The torchbearers of democratic values, the ruling PML-N, are not ones to shy away from creating controversies for themselves. There have been appointed more than five advisors for the Prime Minister of Pakistan, while two of them have been assigned the status of ministers. The constitution of Pakistan clearly states that the PM cannot have more than five advisors and that they have no independent decision making powers. This was brought to the limelight by Mahmood Akhtar Naqvi, who challenged the decision in Lahore High Court.

Giving these advisors the status of ministers is a direct violation of the constitution. The role of a ministerial adviser is to advise the Prime Minister on the course of action that he can take. Under no circumstances can he assume the role of a minister or attempt to exert the power of his minister. The Minister of Foreign Affairs must be a member of Parliament, and member of the cabinet.
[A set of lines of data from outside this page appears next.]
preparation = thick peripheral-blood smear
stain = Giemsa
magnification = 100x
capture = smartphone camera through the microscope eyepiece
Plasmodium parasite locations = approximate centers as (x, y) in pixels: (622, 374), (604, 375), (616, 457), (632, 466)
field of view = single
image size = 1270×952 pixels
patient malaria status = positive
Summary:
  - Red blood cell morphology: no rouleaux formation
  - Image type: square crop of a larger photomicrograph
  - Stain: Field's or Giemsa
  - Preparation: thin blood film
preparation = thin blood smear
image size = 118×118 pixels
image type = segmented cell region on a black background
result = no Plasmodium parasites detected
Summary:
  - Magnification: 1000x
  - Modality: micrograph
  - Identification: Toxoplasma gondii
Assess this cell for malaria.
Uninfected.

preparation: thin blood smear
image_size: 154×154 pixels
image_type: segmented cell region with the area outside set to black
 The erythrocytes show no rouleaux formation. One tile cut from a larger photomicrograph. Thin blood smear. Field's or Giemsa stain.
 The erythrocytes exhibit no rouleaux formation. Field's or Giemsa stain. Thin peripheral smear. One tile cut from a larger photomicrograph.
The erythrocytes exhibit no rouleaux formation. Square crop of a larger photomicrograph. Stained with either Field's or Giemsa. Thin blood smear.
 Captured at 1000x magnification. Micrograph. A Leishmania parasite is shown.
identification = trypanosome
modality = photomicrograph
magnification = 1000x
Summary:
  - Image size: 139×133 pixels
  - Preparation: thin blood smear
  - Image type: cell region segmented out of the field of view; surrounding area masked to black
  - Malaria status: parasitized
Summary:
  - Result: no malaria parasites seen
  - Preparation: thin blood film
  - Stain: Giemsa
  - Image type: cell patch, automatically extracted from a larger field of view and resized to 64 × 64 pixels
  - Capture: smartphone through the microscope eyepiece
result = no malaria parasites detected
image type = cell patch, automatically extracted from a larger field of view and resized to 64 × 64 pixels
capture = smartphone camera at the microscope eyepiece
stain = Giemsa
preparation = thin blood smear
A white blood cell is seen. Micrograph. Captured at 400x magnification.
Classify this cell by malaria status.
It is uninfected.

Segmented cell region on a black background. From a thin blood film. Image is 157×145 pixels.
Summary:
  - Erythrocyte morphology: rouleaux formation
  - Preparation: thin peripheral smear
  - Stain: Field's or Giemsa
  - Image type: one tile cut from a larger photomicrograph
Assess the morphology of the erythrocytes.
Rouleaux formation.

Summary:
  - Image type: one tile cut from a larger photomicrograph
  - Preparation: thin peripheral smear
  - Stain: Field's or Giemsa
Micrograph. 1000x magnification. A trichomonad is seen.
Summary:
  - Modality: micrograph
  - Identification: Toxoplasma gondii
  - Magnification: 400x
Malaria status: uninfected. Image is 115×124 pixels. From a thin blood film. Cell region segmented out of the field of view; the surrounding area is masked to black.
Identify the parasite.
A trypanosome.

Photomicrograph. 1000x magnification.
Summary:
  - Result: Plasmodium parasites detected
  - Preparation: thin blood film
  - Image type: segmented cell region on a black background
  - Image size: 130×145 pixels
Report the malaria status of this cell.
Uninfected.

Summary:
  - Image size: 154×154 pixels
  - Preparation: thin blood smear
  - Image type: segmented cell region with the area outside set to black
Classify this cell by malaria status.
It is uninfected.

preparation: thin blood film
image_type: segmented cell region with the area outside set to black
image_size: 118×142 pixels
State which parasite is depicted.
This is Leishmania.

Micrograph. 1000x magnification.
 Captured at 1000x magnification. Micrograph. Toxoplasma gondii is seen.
The PM cannot exercise his executive power like a President, and give ministerial powers to an unelected official, as competent and as well meaning as these officials may be.

The Ministry of Foreign Affairs of Pakistan is a well-established institution but giving the status of a minister to Mr Sartaj Aziz and Mr Tariq Fatemi is a clear usurpation of powers, and sets a bad precedent. It makes the presence and the role of the ministry redundant, and directs too much powers into the hands of the PM.

This highlights a problem inherent in Pakistani politics: the lack respect for institutions and constitutional guards put in place. The Lahore High Court, however, has ruled in favour of the petitioner. The constitution must be abided by. No one is above law, not even those in power.